Exercise input Block Start

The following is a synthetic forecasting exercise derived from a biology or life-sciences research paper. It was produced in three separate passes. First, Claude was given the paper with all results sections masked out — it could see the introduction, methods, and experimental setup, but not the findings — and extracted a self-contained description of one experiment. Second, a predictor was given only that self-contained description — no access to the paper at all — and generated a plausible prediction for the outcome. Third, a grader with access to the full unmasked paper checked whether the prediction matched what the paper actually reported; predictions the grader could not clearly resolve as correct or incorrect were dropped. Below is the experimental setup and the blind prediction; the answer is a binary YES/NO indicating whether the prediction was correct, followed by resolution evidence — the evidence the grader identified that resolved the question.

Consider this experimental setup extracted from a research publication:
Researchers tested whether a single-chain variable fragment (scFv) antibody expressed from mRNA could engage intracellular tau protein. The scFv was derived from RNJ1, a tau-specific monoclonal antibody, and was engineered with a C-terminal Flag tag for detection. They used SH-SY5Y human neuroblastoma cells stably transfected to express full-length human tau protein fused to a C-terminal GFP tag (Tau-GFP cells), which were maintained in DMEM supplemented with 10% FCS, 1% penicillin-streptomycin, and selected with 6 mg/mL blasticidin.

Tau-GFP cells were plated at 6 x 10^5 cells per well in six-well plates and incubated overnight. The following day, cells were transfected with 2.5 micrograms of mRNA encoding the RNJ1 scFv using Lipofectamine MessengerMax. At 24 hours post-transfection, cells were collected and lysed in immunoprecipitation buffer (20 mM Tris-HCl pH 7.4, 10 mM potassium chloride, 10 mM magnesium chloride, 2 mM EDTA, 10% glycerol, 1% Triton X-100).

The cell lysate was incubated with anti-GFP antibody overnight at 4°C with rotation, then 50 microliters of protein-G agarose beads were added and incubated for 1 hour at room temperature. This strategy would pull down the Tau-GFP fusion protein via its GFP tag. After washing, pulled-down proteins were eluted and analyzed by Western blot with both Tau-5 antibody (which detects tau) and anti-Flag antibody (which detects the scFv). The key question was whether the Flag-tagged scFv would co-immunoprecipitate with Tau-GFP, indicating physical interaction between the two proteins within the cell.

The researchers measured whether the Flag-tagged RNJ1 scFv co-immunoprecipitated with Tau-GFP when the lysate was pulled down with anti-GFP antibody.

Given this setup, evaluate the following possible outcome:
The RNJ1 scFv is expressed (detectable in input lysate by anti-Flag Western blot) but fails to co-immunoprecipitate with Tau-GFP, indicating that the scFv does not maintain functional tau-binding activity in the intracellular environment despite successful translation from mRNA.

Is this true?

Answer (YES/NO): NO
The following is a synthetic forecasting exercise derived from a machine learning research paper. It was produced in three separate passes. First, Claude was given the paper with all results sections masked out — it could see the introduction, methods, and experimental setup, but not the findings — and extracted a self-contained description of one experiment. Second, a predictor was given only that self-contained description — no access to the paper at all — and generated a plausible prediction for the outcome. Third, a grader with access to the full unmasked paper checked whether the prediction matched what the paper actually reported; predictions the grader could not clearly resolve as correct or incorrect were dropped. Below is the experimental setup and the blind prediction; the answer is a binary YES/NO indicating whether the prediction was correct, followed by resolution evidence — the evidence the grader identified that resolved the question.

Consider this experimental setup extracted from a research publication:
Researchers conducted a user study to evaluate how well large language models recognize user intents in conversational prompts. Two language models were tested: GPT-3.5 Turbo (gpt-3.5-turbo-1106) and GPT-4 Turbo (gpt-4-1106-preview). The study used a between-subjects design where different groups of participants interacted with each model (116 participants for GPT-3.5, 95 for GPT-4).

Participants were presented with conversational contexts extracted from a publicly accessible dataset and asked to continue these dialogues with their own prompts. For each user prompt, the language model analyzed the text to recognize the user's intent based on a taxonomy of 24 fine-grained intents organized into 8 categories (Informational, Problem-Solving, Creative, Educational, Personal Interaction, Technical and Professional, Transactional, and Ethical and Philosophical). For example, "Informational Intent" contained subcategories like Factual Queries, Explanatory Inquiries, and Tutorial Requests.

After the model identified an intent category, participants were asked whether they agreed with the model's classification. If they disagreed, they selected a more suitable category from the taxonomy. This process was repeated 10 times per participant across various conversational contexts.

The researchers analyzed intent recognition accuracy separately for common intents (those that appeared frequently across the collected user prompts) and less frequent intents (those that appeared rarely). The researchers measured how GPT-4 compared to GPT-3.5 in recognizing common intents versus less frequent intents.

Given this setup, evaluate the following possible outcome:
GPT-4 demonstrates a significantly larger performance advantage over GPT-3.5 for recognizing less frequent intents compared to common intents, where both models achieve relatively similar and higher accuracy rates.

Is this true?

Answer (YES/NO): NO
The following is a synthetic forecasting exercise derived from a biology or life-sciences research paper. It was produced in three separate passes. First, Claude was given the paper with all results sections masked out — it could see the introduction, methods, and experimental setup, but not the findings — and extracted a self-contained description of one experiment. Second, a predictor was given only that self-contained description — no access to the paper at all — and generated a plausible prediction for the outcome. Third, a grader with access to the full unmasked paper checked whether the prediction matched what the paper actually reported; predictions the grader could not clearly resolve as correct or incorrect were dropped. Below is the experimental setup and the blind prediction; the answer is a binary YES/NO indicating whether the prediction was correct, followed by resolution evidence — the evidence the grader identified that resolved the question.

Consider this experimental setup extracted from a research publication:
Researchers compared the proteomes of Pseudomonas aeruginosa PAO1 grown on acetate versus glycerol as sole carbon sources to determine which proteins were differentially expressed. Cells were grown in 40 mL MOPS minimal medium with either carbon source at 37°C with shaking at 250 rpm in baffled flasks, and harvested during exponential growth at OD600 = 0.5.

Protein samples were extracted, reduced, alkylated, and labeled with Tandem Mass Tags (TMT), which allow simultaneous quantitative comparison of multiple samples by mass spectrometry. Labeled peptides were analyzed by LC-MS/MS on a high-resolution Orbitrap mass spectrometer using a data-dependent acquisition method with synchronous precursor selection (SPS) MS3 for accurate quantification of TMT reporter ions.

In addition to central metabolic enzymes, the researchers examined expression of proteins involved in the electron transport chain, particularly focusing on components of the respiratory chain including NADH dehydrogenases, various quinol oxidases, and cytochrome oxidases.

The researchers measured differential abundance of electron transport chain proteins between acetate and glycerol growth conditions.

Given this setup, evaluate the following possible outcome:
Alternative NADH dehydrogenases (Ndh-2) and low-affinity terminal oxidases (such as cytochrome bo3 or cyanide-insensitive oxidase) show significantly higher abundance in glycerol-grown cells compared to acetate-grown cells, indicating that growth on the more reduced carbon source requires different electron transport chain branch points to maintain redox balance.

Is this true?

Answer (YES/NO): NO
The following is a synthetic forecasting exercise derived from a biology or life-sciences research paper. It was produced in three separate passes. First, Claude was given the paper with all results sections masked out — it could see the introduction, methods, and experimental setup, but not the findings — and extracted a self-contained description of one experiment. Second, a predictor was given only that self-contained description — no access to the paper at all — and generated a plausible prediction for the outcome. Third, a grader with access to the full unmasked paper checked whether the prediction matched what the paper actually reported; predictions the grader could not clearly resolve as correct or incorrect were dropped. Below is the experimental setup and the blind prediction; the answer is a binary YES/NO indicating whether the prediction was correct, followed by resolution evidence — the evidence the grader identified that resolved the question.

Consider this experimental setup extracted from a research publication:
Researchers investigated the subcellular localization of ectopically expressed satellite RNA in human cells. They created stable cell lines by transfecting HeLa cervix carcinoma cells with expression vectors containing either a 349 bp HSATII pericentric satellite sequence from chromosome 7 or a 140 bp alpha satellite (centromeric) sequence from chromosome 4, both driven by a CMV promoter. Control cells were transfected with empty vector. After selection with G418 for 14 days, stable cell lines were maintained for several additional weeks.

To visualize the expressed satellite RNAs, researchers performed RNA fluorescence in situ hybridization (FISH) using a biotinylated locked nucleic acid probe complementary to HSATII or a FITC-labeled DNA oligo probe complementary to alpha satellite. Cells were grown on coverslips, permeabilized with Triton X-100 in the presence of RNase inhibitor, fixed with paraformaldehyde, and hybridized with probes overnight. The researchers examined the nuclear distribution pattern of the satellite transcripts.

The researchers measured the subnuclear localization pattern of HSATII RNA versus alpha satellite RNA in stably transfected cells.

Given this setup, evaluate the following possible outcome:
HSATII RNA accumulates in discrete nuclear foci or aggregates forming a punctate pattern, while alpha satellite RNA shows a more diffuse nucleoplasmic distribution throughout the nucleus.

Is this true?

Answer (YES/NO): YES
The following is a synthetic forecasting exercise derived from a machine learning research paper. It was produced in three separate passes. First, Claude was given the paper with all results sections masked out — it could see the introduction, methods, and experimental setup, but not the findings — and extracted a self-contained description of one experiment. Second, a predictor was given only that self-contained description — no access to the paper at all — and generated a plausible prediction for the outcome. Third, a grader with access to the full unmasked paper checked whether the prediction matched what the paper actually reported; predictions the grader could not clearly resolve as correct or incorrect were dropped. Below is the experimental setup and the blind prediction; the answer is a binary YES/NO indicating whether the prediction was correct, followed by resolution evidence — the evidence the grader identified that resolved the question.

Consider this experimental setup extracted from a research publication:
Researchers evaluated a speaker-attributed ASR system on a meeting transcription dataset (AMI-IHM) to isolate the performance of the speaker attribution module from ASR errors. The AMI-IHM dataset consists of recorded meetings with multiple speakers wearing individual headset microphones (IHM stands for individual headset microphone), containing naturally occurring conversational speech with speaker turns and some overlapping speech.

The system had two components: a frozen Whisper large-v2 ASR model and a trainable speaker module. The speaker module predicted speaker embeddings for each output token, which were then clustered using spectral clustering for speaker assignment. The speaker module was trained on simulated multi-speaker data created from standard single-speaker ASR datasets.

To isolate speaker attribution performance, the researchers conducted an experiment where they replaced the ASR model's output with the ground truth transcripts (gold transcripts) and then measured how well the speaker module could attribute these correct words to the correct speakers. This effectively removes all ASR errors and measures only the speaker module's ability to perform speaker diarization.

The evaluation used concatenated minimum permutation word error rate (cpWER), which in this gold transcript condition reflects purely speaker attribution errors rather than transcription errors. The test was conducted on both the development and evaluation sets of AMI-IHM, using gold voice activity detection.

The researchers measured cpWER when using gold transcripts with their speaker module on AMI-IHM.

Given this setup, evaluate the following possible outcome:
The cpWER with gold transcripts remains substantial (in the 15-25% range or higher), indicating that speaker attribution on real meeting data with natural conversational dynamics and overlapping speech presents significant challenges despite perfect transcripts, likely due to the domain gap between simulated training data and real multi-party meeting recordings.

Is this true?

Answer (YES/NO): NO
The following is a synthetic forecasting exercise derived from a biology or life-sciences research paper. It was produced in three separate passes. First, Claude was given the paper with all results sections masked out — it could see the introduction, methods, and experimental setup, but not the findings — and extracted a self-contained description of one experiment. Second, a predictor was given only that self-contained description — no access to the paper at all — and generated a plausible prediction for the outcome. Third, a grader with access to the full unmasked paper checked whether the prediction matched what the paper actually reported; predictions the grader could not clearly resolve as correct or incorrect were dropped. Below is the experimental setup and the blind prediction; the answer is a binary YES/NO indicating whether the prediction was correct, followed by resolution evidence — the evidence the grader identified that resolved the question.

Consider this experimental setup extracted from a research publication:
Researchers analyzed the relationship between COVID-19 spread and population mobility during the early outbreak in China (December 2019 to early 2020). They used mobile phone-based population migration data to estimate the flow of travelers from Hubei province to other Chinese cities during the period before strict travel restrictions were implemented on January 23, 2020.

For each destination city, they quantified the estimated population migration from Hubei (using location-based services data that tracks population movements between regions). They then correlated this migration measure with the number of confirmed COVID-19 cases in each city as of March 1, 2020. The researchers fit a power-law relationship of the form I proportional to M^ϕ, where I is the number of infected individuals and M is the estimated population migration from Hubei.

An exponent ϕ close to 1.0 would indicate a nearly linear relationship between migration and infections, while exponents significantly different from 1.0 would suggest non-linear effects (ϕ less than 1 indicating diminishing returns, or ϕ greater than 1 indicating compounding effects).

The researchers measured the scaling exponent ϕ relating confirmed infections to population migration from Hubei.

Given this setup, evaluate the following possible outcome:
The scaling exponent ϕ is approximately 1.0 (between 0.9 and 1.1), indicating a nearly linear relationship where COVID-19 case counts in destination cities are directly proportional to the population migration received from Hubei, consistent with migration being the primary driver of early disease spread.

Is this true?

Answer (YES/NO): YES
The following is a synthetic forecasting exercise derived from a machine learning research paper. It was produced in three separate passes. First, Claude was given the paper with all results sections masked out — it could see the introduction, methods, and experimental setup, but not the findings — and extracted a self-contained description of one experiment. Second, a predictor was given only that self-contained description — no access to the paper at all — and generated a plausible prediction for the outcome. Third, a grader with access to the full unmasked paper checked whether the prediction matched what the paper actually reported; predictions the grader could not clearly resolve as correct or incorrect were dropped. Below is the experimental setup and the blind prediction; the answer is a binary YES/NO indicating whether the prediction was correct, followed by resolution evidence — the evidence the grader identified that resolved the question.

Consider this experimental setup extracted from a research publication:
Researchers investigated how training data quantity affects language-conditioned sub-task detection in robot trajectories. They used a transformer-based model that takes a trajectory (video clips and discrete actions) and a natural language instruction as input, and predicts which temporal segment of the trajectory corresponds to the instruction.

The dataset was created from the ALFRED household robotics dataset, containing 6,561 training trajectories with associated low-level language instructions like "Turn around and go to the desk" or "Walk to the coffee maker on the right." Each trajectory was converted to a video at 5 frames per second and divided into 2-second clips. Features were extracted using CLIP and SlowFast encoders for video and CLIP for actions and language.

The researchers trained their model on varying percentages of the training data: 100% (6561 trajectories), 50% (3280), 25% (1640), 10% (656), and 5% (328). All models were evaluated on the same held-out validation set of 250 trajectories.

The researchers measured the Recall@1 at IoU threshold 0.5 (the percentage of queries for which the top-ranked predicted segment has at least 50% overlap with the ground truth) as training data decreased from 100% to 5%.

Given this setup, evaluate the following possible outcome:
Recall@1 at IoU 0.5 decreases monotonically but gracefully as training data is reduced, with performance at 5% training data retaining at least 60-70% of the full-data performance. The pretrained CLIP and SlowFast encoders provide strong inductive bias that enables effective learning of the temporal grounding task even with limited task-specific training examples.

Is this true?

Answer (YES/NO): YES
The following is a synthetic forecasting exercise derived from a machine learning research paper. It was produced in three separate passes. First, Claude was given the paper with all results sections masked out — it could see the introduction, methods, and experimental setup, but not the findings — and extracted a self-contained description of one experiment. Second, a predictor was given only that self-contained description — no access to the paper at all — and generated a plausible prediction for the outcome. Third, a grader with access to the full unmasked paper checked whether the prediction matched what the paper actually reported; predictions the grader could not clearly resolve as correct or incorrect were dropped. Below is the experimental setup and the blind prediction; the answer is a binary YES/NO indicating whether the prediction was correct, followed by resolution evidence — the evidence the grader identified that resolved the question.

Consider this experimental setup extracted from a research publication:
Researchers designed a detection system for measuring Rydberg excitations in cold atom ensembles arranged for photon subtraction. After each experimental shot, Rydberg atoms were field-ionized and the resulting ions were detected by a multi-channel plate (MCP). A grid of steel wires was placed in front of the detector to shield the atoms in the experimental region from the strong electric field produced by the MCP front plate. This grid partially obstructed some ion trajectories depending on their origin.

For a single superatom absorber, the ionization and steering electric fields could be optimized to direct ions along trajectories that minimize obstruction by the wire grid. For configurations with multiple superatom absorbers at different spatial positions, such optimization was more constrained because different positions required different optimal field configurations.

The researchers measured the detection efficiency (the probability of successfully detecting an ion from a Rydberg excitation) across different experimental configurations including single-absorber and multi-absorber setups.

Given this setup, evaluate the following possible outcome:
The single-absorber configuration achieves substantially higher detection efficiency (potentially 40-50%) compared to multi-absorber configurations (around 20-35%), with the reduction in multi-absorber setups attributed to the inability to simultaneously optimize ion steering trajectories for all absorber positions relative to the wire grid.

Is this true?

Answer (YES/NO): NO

Exercise input Block End

Whenever the word "scaling" shows up in a line above, copy that line.

The researchers measured the scaling exponent ϕ relating confirmed infections to population migration from Hubei.
The scaling exponent ϕ is approximately 1.0 (between 0.9 and 1.1), indicating a nearly linear relationship where COVID-19 case counts in destination cities are directly proportional to the population migration received from Hubei, consistent with migration being the primary driver of early disease spread.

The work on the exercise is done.